# Stated task A:
Answer these questions about the comment thread below:
(i) What year does the first comment give for today's purchasing power?
(ii) What word does the comment numbered 99 say people on Twitter are putting before their names?
(iii) What limit does Brian presume applies to TFSA GICs under CDIC?

# Selected excerpt:
>> Begin
It does not matter how much Canadians have in investments, GIC’s and net worth deposited, invested. This is irrelevant.

It is the fact that CDIC, CIPF and other provincial deposit coverage, insurance, protection are protecting much less than meets the eye. Purchasing power today in 2016 is much less 11 and 17 years later.

This is what really matters and most Canadians have no clue about. No matter they are mostly all in debt.

#99 Smoking Man on 09.17.16 at 9:45 am

The new catch phrase everyone on Twitter is proudly putting before their name. Deplorable.

Lets try it. Deplorable Smoking Man. Huh. Yeah.
Deplorable Freedom First. Yeah that works too.
Deplorable James. Nope doesn’t have the same feel.

Things are moving fast down south. Get ready to rebalance those portfolios. Trump in a land slide.

Dr. Deplorable Smoking Mam
PhD Herdonomics.
Ordained Dudest Preast.

#100 Brian on 09.17.16 at 10:02 am

Mr. Turner

Is there any difference in CDIC / CIPF coverage in respect to TFSA deposits?

I presume that TFSA GIC’s are limited to $100K under CDIC while TFSA Equities and bonds are insured to $1m under CDIF.

Do I understand correctly?
>> End
Records taken from a collection
>> Begin
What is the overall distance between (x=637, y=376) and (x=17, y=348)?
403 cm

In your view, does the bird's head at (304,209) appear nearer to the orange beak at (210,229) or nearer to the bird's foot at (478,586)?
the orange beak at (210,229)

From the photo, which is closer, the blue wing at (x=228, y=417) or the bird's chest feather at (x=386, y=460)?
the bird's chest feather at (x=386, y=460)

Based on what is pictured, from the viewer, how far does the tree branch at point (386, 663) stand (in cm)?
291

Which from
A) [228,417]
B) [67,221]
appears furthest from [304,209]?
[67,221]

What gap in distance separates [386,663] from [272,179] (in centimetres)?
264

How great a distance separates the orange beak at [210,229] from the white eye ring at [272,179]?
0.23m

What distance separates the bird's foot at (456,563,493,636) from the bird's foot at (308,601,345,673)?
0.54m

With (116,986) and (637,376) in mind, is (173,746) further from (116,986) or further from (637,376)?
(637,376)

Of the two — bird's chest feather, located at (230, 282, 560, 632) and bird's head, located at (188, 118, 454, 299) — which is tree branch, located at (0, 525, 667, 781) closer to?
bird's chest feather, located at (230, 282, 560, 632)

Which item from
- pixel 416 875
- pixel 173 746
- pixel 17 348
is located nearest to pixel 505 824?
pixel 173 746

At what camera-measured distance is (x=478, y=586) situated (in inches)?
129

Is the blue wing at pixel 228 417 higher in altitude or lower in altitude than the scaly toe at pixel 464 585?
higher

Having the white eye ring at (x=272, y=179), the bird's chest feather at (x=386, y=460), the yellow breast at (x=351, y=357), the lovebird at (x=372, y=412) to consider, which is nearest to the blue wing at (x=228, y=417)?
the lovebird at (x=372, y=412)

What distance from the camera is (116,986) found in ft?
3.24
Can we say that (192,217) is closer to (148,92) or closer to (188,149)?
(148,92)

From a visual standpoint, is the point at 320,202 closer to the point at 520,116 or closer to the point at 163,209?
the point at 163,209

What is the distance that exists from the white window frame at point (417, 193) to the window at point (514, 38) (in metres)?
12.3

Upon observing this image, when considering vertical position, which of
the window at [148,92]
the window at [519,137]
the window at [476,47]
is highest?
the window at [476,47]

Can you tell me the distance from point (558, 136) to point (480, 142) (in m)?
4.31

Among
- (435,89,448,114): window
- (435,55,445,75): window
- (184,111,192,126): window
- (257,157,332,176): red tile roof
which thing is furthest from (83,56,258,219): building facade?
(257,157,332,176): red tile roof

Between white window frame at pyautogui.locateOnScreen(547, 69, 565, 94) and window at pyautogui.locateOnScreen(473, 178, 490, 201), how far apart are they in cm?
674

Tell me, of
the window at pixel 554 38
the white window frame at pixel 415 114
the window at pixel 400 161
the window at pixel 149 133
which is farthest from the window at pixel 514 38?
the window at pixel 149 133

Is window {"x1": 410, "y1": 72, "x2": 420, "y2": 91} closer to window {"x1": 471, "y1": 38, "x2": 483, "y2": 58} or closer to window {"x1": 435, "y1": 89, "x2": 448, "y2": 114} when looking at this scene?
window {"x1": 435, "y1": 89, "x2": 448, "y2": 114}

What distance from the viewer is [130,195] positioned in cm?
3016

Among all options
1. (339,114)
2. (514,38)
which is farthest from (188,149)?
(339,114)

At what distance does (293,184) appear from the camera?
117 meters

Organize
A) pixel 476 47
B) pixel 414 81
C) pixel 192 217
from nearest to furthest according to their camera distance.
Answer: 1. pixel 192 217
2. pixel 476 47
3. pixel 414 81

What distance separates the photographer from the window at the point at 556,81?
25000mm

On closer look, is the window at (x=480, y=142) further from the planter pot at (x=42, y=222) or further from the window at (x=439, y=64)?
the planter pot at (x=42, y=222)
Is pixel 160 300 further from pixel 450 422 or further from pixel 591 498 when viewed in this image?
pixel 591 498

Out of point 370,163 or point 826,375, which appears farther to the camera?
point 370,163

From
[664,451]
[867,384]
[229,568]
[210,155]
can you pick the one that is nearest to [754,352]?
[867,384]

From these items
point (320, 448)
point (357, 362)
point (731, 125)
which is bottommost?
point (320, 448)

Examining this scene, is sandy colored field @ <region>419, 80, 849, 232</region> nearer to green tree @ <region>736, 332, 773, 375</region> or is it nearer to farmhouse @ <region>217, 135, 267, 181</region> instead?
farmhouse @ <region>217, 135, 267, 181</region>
>> End
# Stated task B:
Select and copy every line of the records above that contains the string "farmhouse".

# Final result A:
(i) 2016
(ii) Deplorable
(iii) $100K

# Final result B:
Examining this scene, is sandy colored field @ <region>419, 80, 849, 232</region> nearer to green tree @ <region>736, 332, 773, 375</region> or is it nearer to farmhouse @ <region>217, 135, 267, 181</region> instead?
farmhouse @ <region>217, 135, 267, 181</region>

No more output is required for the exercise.